In 1901, van Dongen would exhibit at Ambrose Vollard’s gallery for the first time. He also began to collaborate on numerous periodicals, including La Revue blanche, Gil Blas, L’Indiscret, and Le Rire, providing illustrations and satirical sketches. In Paris, he would frequent the Bateau-Lavoir and the Cirque Médrano, where he met Picasso, Vlaminck and Derain. Van Dongen exhibited at the Salon des Indépendants and the Salon d’Automne for the first time in 1904, the same year he had his first solo show at Vollard’s gallery. He would also exhibit in the infamous Salon d’Automne in 1905, where Louis Vauxcelles coined the term ‘Fauve’.

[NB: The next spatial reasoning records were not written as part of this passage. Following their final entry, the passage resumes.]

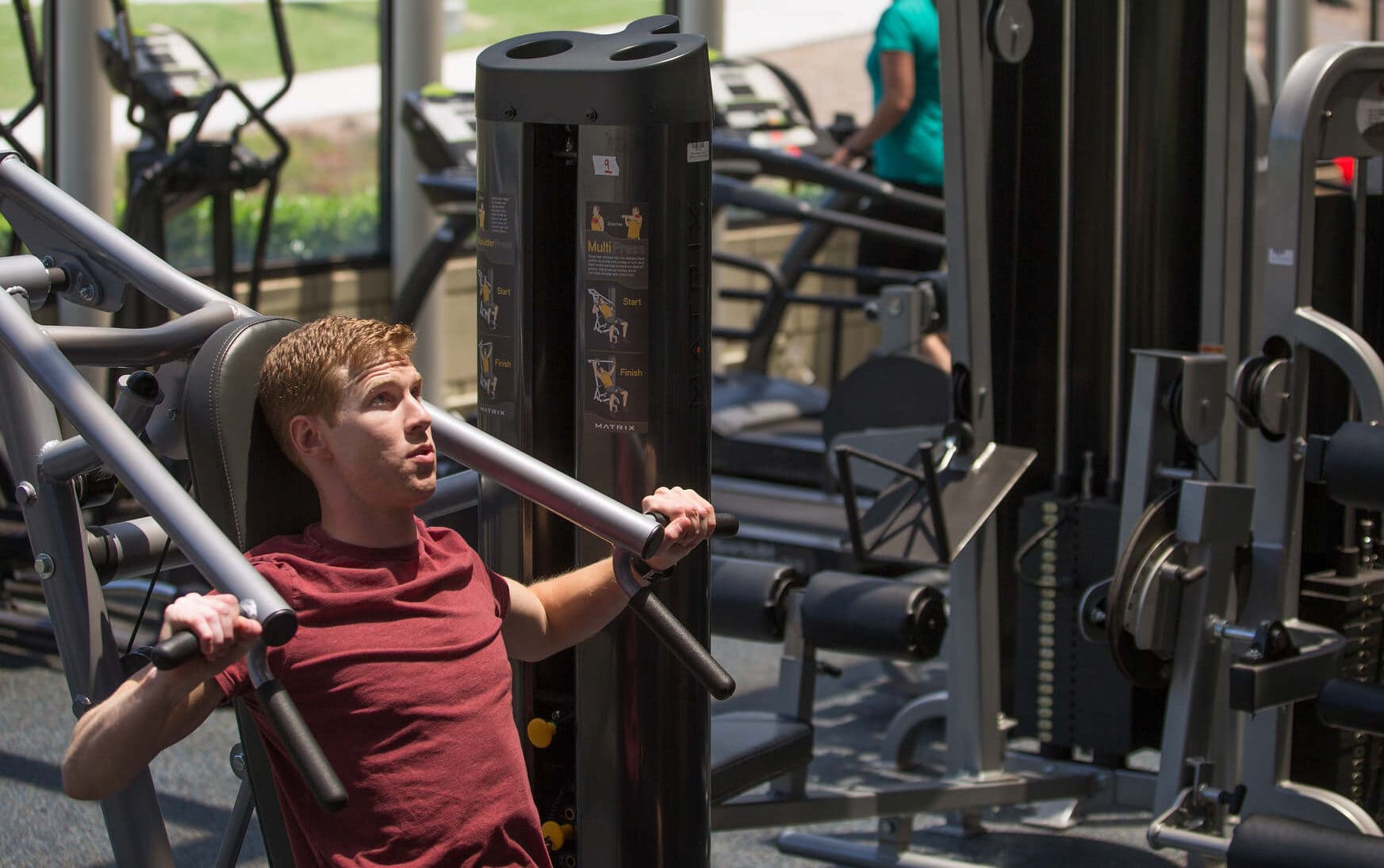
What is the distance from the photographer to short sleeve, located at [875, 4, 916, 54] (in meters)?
5.29

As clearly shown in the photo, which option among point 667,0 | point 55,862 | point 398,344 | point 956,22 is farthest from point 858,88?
point 398,344

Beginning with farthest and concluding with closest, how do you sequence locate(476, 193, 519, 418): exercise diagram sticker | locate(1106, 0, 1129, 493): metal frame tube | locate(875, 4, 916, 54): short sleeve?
1. locate(875, 4, 916, 54): short sleeve
2. locate(1106, 0, 1129, 493): metal frame tube
3. locate(476, 193, 519, 418): exercise diagram sticker

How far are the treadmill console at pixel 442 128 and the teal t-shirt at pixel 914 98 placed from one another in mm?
1251

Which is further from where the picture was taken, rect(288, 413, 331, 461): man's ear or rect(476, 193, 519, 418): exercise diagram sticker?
rect(476, 193, 519, 418): exercise diagram sticker

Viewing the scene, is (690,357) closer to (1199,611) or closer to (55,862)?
(1199,611)

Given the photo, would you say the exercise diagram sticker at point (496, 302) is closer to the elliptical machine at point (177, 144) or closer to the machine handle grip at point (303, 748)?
the machine handle grip at point (303, 748)

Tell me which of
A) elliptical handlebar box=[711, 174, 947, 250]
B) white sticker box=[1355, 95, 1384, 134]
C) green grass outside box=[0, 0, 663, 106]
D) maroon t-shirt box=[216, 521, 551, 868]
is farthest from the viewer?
green grass outside box=[0, 0, 663, 106]

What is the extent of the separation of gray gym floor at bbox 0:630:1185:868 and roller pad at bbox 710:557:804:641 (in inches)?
16.5

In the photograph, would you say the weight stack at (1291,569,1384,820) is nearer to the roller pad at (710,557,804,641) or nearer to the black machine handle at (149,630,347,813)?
the roller pad at (710,557,804,641)

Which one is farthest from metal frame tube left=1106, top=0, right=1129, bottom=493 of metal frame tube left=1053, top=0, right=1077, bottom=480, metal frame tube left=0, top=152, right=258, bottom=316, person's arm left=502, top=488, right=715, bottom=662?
metal frame tube left=0, top=152, right=258, bottom=316

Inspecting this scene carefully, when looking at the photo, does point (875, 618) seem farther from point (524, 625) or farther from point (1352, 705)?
point (524, 625)

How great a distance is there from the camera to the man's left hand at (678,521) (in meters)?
1.84

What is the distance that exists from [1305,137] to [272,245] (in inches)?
168

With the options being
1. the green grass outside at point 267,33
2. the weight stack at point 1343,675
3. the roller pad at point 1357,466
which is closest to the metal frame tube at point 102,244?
the roller pad at point 1357,466
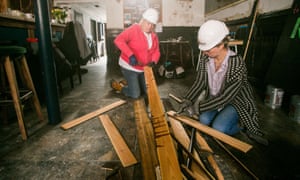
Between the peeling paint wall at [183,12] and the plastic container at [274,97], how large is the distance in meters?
5.35

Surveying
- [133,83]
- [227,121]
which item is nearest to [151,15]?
[133,83]

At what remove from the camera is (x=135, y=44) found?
3.27 meters

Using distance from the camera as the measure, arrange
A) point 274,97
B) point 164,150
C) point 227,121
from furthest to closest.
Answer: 1. point 274,97
2. point 227,121
3. point 164,150

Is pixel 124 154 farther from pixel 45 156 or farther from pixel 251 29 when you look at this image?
pixel 251 29

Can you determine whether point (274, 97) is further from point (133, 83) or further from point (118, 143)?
point (118, 143)

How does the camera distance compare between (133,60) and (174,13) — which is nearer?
(133,60)

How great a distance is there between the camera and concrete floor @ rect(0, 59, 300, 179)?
149 cm

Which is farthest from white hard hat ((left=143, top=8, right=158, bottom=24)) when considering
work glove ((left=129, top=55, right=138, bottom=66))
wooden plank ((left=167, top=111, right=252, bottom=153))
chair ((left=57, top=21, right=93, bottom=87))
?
wooden plank ((left=167, top=111, right=252, bottom=153))

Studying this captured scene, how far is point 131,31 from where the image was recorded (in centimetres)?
323

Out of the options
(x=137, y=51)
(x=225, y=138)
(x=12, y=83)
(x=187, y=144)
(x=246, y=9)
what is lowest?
(x=187, y=144)

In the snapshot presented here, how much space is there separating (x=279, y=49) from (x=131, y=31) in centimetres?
234

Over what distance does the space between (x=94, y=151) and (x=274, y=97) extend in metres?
2.57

Van Dongen’s style up until c. 1905-06 was characterised by an individual style of neo-Impressionism: the use of ordered broad brushstrokes in thick impasto to depict everyday scenes as well as portraits, nudes and landscapes. He would gradually embrace the lush colours of Fauvism and as his style matured, abandoned the repetitive impasto in favour of a more fluid rendering of his subjects. In 1908, he exhibited with the German Expressionist group Die Brücke, who had contacted him following an exhibition of his at Albert Flechtheim’s gallery in Düsseldorf.


Van Dongen remained in Paris until 1914, when he returned to Rotterdam. After the First World War, he came back to Paris, and developed a reputation for his paintings of fashionable life, particularly portraits of insolently glamorous women depicted with wide eyes and bright lips, which would sustain him for the rest of his life. During the 1920s and 1930s, singers, actors, high society and royalty were amongst his commissions, including Arletty, Jean Louis Barthou, Sacha Guitry, Leopold III of Belgium, Anna de Noailles and Maurice Chevalier. After the Second World War, van Dongen would exhibit at the Venice Biennale (1954) and painted the portrait of Brigitte Bardot in 1958. He died on 28 May 1968, in Monte Carlo.


Van Dongen’s work can be found in the following selected international collections: the Museum of Modern Art (MoMA), New York; the Metropolitan Museum of Art, New York; Art Institute of Chicago; National Gallery of Art, Washington D.C.; San Francisco Museum of Modern Art (SFMoMA); the State Hermitage, St. Petersburg; the Albertina, Vienna; Palazzo Ruspoli, Rome; Museo Nacional Thyssen-Bornemisza, Madrid; Museo Nacional Centro de Arte Reina Sofía, Madrid; Rijksmusuem, Amsterdam; Musée Van Gogh, Amsterdam; Musée National d'Art Moderne, Centre Pompidou, Paris; Musée de l’Orangerie, Paris.